▸ **Data supplied**:
══════════════════════════════

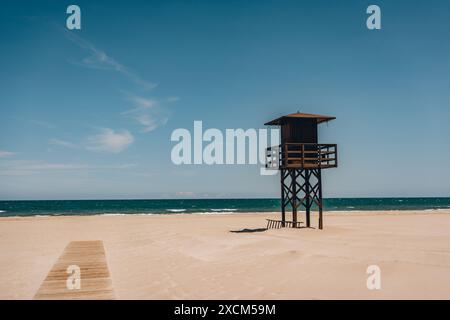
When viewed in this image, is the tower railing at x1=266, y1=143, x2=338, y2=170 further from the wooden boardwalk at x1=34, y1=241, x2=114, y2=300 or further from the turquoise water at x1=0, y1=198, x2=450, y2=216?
the turquoise water at x1=0, y1=198, x2=450, y2=216

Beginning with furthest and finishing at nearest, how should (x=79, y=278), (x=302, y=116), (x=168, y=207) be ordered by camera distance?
(x=168, y=207) → (x=302, y=116) → (x=79, y=278)

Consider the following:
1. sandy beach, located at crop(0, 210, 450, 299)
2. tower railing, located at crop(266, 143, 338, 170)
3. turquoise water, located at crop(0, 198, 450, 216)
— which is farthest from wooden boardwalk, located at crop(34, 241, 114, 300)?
turquoise water, located at crop(0, 198, 450, 216)

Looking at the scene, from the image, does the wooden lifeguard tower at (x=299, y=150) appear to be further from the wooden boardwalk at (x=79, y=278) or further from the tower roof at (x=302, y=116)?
the wooden boardwalk at (x=79, y=278)

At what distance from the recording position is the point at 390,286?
35.3ft

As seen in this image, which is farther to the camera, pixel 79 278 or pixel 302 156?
pixel 302 156

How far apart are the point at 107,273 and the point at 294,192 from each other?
13833mm

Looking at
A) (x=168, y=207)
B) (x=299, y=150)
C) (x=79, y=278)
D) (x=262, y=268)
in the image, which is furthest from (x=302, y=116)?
(x=168, y=207)

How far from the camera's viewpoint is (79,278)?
12.1m

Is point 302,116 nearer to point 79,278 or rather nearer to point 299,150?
point 299,150

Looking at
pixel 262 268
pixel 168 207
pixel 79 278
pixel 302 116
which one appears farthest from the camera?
pixel 168 207

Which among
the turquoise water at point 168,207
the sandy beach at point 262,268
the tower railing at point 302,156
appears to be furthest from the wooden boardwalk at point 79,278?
the turquoise water at point 168,207

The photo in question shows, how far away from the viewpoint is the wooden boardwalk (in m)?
10.3

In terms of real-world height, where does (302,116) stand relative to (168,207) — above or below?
above
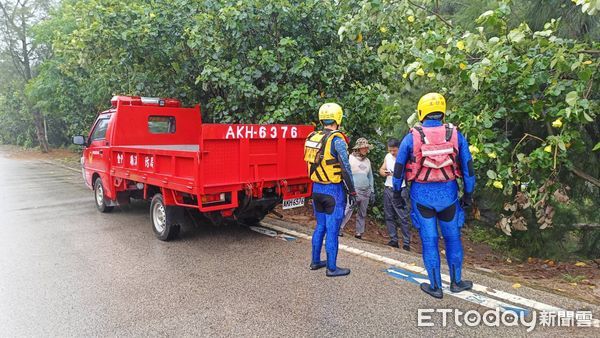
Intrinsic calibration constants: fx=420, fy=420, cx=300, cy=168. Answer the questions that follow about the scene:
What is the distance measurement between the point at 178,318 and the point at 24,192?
10.5m

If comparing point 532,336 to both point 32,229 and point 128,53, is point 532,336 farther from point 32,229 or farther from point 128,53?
point 128,53

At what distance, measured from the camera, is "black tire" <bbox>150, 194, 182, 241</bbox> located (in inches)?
228

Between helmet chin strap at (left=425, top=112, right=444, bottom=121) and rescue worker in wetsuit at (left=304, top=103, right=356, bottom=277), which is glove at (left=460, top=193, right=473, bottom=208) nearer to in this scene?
helmet chin strap at (left=425, top=112, right=444, bottom=121)

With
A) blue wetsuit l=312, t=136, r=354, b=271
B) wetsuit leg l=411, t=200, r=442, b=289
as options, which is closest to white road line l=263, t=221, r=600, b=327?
wetsuit leg l=411, t=200, r=442, b=289

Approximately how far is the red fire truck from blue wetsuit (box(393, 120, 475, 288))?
2048 mm

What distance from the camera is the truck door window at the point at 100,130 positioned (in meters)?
7.90

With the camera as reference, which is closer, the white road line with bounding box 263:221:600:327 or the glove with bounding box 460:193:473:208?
the white road line with bounding box 263:221:600:327

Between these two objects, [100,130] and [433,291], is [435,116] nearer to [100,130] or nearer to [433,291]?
[433,291]

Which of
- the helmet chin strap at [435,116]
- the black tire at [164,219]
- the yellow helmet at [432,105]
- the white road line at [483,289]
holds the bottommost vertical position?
the white road line at [483,289]

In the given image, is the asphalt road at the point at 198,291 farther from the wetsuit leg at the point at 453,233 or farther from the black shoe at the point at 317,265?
the wetsuit leg at the point at 453,233

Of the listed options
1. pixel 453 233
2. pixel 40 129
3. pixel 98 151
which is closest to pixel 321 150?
pixel 453 233

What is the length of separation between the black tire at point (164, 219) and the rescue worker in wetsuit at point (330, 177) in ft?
7.51

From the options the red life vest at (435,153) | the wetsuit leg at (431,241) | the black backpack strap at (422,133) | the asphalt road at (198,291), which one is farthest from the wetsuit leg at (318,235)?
the black backpack strap at (422,133)

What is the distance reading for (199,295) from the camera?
4.07m
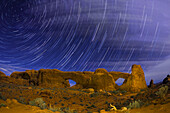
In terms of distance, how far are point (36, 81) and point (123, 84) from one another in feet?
72.2

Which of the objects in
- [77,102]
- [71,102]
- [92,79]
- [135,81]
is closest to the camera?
[71,102]

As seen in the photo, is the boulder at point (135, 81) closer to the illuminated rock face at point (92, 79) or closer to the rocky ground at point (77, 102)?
the illuminated rock face at point (92, 79)

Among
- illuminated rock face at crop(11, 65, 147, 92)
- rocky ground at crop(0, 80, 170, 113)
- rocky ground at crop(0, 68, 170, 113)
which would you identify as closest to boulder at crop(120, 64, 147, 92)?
illuminated rock face at crop(11, 65, 147, 92)

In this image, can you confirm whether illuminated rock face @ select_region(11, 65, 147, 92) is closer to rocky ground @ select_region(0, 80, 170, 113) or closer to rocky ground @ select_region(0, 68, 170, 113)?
rocky ground @ select_region(0, 80, 170, 113)

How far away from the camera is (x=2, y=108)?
7.49m

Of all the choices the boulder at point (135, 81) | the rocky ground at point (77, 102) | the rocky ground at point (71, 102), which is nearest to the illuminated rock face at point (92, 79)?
the boulder at point (135, 81)

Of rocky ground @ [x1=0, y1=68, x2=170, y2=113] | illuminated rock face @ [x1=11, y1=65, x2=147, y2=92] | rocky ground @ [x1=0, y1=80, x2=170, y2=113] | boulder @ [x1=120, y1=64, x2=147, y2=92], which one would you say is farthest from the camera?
illuminated rock face @ [x1=11, y1=65, x2=147, y2=92]

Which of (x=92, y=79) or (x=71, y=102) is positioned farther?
(x=92, y=79)

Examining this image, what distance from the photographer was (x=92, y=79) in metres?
33.2

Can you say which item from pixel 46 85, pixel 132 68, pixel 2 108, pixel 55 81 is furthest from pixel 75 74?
pixel 2 108

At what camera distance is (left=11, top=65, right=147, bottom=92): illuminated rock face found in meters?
31.3

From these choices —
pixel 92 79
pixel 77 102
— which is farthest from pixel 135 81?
pixel 77 102

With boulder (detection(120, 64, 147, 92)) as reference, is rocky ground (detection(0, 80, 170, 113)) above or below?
below

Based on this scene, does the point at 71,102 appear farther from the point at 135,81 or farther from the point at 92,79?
the point at 135,81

══════════════════════════════

Repeat the full listing above exactly, with no pictures in the copy.

▸ **The result**:
When viewed in this image, is the tower railing at x1=266, y1=143, x2=338, y2=170 further from the wooden boardwalk at x1=34, y1=241, x2=114, y2=300 or further from the turquoise water at x1=0, y1=198, x2=450, y2=216?
the turquoise water at x1=0, y1=198, x2=450, y2=216

Beginning with furthest and finishing at nearest, how should (x=79, y=278), (x=302, y=116), (x=168, y=207) be ordered by camera distance?
(x=168, y=207) → (x=302, y=116) → (x=79, y=278)

Consider the following:
1. sandy beach, located at crop(0, 210, 450, 299)
2. tower railing, located at crop(266, 143, 338, 170)
3. turquoise water, located at crop(0, 198, 450, 216)
— which is farthest from wooden boardwalk, located at crop(34, 241, 114, 300)?
turquoise water, located at crop(0, 198, 450, 216)

Looking at the scene, from the image, does the wooden lifeguard tower at (x=299, y=150) appear to be further from the wooden boardwalk at (x=79, y=278) or further from the tower roof at (x=302, y=116)?
the wooden boardwalk at (x=79, y=278)

At what distance from the recording position is the point at 390,286?
35.3ft

As seen in this image, which is farther to the camera, pixel 79 278 or pixel 302 156?
pixel 302 156

How far apart are the point at 107,273 and the point at 294,192 from each other?
13833mm

Looking at
A) (x=168, y=207)
B) (x=299, y=150)
C) (x=79, y=278)
D) (x=262, y=268)
in the image, which is furthest from (x=302, y=116)?
(x=168, y=207)

How far from the camera's viewpoint is (79,278)?
12.1m

Is point 302,116 nearer to point 79,278 or rather nearer to point 299,150?
point 299,150

Looking at
pixel 262 268
pixel 168 207
pixel 79 278
pixel 302 116
which one appears farthest from the camera?
pixel 168 207

Which among
the turquoise water at point 168,207
the sandy beach at point 262,268
the tower railing at point 302,156
appears to be furthest from the wooden boardwalk at point 79,278?
the turquoise water at point 168,207

The photo in question shows, how far away from the viewpoint is the wooden boardwalk (in m)?
10.3

In terms of real-world height, where does (302,116) stand relative to (168,207) — above or below?
above
Intrinsic calibration constants: fx=420, fy=420, cx=300, cy=168. Answer the questions that follow about the scene:
What is the distance measurement between the point at 178,318 and the point at 24,192?
10.5m

If comparing point 532,336 to both point 32,229 and point 128,53, is point 532,336 farther from point 32,229 or farther from point 128,53?
point 128,53

At what distance, measured from the camera, is "black tire" <bbox>150, 194, 182, 241</bbox> located (in inches)?
228

Between helmet chin strap at (left=425, top=112, right=444, bottom=121) and rescue worker in wetsuit at (left=304, top=103, right=356, bottom=277), which is glove at (left=460, top=193, right=473, bottom=208) nearer to in this scene?
helmet chin strap at (left=425, top=112, right=444, bottom=121)

With
A) blue wetsuit l=312, t=136, r=354, b=271
B) wetsuit leg l=411, t=200, r=442, b=289
as options, which is closest to white road line l=263, t=221, r=600, b=327?
wetsuit leg l=411, t=200, r=442, b=289

Approximately how far is the red fire truck from blue wetsuit (box(393, 120, 475, 288))?
2048 mm

What distance from the camera is the truck door window at the point at 100,130 positioned (in meters)?
7.90

With the camera as reference, which is closer, the white road line with bounding box 263:221:600:327 or the glove with bounding box 460:193:473:208?
the white road line with bounding box 263:221:600:327

Between these two objects, [100,130] and [433,291], is [435,116] nearer to [100,130] or nearer to [433,291]?
[433,291]

Which of
- the helmet chin strap at [435,116]
- the black tire at [164,219]
- the yellow helmet at [432,105]
- the white road line at [483,289]
holds the bottommost vertical position?
the white road line at [483,289]

In the given image, is the asphalt road at the point at 198,291 farther from the wetsuit leg at the point at 453,233 or farther from the black shoe at the point at 317,265?
the wetsuit leg at the point at 453,233

Of the listed options
1. pixel 453 233
2. pixel 40 129
3. pixel 98 151
which is closest to pixel 321 150?
pixel 453 233

What is the length of separation between the black tire at point (164, 219) and the rescue worker in wetsuit at point (330, 177) in ft?
7.51

From the options the red life vest at (435,153) | the wetsuit leg at (431,241) | the black backpack strap at (422,133) | the asphalt road at (198,291), which one is farthest from the wetsuit leg at (318,235)?
the black backpack strap at (422,133)

What is the distance reading for (199,295) from the camera?
4.07m
In terms of distance, how far are point (36, 81) and point (123, 84) from one another in feet?
72.2

Which of the objects in
- [77,102]
- [71,102]
- [92,79]
- [135,81]
is closest to the camera?
[71,102]

As seen in the photo, is the boulder at point (135, 81) closer to the illuminated rock face at point (92, 79) or closer to the rocky ground at point (77, 102)?
the illuminated rock face at point (92, 79)

Among
- illuminated rock face at crop(11, 65, 147, 92)
- rocky ground at crop(0, 80, 170, 113)
- rocky ground at crop(0, 68, 170, 113)
which would you identify as closest to boulder at crop(120, 64, 147, 92)?
illuminated rock face at crop(11, 65, 147, 92)

In this image, can you confirm whether illuminated rock face @ select_region(11, 65, 147, 92) is closer to rocky ground @ select_region(0, 80, 170, 113) or closer to rocky ground @ select_region(0, 68, 170, 113)?
rocky ground @ select_region(0, 80, 170, 113)

How far away from the camera is (x=2, y=108)?
7.49m

Of all the choices the boulder at point (135, 81) | the rocky ground at point (77, 102) | the rocky ground at point (71, 102), which is nearest to the illuminated rock face at point (92, 79)?
the boulder at point (135, 81)

Of rocky ground @ [x1=0, y1=68, x2=170, y2=113] | illuminated rock face @ [x1=11, y1=65, x2=147, y2=92] | rocky ground @ [x1=0, y1=80, x2=170, y2=113] | boulder @ [x1=120, y1=64, x2=147, y2=92], which one would you say is farthest from the camera?
illuminated rock face @ [x1=11, y1=65, x2=147, y2=92]

Which of (x=92, y=79) or (x=71, y=102) is positioned farther?
(x=92, y=79)

Examining this image, what distance from the photographer was (x=92, y=79) in metres?
33.2

Can you say which item from pixel 46 85, pixel 132 68, pixel 2 108, pixel 55 81 is furthest from pixel 75 74?
pixel 2 108

At what camera distance is (left=11, top=65, right=147, bottom=92): illuminated rock face found in meters?
31.3

From these choices —
pixel 92 79
pixel 77 102
— which is farthest from pixel 135 81?
pixel 77 102

With boulder (detection(120, 64, 147, 92)) as reference, is rocky ground (detection(0, 80, 170, 113)) above or below?
below

Based on this scene, does the point at 71,102 appear farther from the point at 135,81 or farther from the point at 92,79?
the point at 135,81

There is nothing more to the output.